▶ [Given data]:

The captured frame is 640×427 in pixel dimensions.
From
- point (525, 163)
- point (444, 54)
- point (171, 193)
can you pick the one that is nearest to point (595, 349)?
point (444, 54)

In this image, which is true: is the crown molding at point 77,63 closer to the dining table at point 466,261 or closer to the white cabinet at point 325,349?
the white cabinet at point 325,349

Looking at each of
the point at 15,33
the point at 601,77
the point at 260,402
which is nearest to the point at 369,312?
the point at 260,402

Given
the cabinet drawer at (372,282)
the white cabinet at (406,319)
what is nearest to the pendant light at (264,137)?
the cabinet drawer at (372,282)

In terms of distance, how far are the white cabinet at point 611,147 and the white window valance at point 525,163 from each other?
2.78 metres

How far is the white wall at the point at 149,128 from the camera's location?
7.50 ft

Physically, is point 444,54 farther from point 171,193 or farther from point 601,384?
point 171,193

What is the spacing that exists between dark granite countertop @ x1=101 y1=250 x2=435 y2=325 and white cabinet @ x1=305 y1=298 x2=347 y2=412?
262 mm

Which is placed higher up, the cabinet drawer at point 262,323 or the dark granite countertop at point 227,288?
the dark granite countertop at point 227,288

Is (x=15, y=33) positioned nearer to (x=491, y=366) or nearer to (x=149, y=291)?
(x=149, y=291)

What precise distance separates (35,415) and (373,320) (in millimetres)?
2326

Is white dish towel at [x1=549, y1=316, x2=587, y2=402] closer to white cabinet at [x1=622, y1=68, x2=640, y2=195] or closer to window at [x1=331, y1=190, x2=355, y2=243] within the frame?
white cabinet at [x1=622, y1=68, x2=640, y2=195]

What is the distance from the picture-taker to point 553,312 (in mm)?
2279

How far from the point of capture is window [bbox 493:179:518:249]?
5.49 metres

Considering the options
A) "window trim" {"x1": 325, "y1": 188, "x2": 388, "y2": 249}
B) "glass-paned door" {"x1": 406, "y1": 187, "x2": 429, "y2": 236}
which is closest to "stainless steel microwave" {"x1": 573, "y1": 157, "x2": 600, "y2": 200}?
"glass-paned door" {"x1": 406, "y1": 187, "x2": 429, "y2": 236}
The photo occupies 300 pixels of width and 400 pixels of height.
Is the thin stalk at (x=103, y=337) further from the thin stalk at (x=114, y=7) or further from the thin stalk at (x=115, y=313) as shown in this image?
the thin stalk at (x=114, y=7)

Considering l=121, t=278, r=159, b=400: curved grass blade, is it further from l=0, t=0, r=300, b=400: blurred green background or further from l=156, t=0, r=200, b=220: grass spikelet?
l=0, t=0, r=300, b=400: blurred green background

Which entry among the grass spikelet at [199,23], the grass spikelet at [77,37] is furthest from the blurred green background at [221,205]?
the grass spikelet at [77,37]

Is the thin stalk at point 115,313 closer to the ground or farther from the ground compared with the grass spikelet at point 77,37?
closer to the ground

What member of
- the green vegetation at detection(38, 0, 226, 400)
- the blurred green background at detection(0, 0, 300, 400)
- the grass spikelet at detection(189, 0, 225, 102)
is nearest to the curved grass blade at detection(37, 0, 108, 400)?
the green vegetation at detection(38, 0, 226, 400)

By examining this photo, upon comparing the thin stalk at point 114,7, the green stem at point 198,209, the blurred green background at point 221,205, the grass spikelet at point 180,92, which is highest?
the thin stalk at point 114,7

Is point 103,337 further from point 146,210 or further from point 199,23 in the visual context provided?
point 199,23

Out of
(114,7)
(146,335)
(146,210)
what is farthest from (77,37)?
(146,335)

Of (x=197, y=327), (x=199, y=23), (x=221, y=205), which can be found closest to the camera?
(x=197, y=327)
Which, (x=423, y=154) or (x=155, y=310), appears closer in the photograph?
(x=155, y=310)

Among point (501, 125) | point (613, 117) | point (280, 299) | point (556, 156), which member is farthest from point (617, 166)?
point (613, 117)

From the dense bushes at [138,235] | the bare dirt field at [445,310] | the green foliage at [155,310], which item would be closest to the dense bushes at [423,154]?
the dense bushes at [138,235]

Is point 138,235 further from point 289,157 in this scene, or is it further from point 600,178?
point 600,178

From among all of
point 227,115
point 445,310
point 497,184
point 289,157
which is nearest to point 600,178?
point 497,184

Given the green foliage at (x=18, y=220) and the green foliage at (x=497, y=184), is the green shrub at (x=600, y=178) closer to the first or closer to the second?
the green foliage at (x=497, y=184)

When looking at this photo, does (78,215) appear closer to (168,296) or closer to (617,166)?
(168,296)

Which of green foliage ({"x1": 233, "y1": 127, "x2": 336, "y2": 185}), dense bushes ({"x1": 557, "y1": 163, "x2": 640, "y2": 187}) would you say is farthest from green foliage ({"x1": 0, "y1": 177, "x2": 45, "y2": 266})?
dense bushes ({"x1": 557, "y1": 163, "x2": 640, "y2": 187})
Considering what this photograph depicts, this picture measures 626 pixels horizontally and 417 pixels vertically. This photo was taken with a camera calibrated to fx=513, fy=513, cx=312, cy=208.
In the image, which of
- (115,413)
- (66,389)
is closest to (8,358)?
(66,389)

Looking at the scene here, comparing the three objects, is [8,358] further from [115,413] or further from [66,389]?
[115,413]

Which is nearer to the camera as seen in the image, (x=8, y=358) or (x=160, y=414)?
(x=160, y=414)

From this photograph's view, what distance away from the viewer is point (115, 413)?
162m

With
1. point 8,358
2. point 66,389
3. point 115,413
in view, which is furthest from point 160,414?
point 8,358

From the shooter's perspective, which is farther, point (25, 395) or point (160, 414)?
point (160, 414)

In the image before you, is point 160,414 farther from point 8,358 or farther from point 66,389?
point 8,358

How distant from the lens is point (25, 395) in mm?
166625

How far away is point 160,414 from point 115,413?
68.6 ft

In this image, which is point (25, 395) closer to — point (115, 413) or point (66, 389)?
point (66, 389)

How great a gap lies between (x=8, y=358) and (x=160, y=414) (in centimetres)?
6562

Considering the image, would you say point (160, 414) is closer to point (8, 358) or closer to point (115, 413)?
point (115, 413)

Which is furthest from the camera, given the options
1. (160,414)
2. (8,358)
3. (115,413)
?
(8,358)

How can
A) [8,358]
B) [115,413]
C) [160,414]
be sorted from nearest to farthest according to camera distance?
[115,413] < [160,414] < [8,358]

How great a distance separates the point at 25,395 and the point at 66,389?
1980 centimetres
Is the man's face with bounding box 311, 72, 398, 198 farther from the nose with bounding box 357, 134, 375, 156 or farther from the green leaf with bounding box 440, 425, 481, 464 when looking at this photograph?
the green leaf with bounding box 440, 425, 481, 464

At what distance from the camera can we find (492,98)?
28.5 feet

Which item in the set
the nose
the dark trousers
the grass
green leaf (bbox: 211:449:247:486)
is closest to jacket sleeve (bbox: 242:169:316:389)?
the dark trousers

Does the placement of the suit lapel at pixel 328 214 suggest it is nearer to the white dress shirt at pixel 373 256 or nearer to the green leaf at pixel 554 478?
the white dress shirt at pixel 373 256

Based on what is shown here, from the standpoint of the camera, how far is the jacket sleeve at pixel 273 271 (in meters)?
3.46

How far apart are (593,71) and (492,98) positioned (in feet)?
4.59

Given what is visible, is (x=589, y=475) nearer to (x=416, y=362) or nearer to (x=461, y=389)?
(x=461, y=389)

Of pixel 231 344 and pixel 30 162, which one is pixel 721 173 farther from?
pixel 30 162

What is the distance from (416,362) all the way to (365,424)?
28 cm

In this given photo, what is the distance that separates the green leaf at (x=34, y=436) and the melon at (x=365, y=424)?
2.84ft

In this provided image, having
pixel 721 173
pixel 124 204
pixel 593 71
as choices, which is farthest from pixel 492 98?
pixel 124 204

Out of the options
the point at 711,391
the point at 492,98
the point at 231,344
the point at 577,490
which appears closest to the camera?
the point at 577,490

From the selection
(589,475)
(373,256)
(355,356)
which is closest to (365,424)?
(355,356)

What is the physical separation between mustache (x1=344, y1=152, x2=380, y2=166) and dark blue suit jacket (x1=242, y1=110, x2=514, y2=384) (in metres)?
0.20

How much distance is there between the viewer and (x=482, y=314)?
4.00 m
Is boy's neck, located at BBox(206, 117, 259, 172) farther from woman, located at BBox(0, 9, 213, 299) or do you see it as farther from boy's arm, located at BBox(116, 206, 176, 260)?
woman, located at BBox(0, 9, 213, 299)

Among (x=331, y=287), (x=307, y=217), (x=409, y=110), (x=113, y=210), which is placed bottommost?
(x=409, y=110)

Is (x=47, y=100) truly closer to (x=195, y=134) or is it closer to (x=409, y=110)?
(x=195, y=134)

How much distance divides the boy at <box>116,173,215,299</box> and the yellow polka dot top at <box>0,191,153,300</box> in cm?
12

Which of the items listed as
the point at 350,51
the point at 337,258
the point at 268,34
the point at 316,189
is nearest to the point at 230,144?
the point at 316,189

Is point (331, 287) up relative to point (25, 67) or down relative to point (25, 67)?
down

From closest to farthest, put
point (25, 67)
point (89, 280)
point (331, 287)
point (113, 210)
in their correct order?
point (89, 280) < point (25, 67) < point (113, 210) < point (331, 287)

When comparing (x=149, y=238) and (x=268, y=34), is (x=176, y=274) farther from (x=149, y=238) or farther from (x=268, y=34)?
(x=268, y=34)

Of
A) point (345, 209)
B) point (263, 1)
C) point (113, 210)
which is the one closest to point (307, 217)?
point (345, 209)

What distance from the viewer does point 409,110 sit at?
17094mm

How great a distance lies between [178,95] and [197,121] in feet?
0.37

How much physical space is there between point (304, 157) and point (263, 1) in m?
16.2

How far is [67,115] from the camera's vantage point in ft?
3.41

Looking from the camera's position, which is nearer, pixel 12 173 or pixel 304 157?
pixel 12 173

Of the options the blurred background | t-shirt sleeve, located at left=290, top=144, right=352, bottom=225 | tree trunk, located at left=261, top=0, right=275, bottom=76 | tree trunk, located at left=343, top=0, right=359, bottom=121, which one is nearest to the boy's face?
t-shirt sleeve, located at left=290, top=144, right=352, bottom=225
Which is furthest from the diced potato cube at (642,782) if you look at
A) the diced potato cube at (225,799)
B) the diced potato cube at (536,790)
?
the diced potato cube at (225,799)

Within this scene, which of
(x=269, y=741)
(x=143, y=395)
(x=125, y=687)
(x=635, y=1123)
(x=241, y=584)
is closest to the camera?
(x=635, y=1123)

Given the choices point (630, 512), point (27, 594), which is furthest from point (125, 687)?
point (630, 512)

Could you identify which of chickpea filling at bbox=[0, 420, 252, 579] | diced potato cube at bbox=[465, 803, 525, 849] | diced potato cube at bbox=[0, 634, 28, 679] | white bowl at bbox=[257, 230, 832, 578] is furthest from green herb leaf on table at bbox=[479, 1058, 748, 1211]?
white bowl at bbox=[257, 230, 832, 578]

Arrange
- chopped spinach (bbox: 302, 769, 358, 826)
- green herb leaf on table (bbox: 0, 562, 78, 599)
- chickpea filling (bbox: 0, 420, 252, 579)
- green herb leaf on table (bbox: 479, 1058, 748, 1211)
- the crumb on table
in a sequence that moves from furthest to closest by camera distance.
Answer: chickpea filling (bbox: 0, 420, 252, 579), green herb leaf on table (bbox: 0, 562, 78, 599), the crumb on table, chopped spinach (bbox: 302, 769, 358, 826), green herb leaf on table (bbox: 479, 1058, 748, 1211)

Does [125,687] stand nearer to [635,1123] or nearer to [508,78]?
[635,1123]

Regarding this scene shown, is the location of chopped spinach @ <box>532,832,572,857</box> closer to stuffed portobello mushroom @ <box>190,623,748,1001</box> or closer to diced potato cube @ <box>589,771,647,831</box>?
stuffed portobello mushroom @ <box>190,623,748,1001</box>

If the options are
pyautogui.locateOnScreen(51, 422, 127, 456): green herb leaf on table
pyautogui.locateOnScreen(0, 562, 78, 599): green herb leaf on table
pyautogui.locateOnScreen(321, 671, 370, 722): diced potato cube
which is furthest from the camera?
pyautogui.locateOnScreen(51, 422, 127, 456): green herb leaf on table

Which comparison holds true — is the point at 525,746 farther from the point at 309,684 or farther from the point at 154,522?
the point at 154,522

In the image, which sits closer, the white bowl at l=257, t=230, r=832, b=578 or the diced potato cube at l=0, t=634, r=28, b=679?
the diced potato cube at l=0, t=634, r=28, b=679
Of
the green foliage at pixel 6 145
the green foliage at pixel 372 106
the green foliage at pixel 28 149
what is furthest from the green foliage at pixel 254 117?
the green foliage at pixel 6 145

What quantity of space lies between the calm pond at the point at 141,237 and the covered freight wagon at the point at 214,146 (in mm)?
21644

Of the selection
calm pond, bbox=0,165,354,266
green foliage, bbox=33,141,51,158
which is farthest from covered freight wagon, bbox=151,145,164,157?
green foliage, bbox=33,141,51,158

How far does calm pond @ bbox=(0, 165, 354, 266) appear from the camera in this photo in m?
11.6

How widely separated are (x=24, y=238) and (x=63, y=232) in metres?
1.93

▶ [What is being asked]: Starting with the line that contains "Which is nearer to" and going on through the line that contains "[115,413] < [160,414] < [8,358]", lay out those lines of the items as a JSON list of strings, one string per line, leaving out blank lines.

▶ [Finished exercise]:
[
  "Which is nearer to the camera as seen in the image, (x=8, y=358) or (x=160, y=414)?",
  "(x=160, y=414)",
  "From this photograph's view, what distance away from the viewer is point (115, 413)?",
  "162m",
  "With",
  "1. point 8,358",
  "2. point 66,389",
  "3. point 115,413",
  "in view, which is furthest from point 160,414?",
  "point 8,358",
  "From the shooter's perspective, which is farther, point (25, 395) or point (160, 414)?",
  "point (160, 414)",
  "In the image before you, is point 160,414 farther from point 8,358 or farther from point 66,389?",
  "point 8,358",
  "How distant from the lens is point (25, 395) in mm?",
  "166625",
  "How far away is point 160,414 from point 115,413?",
  "68.6 ft",
  "In this image, which is point (25, 395) closer to — point (115, 413) or point (66, 389)?",
  "point (66, 389)",
  "How great a gap lies between (x=8, y=358) and (x=160, y=414) (in centimetres)?",
  "6562",
  "Considering the image, would you say point (160, 414) is closer to point (8, 358) or closer to point (115, 413)?",
  "point (115, 413)",
  "Which is furthest from the camera, given the options",
  "1. (160,414)",
  "2. (8,358)",
  "3. (115,413)",
  "?",
  "(8,358)",
  "How can",
  "A) [8,358]",
  "B) [115,413]",
  "C) [160,414]",
  "be sorted from nearest to farthest according to camera distance?",
  "[115,413] < [160,414] < [8,358]"
]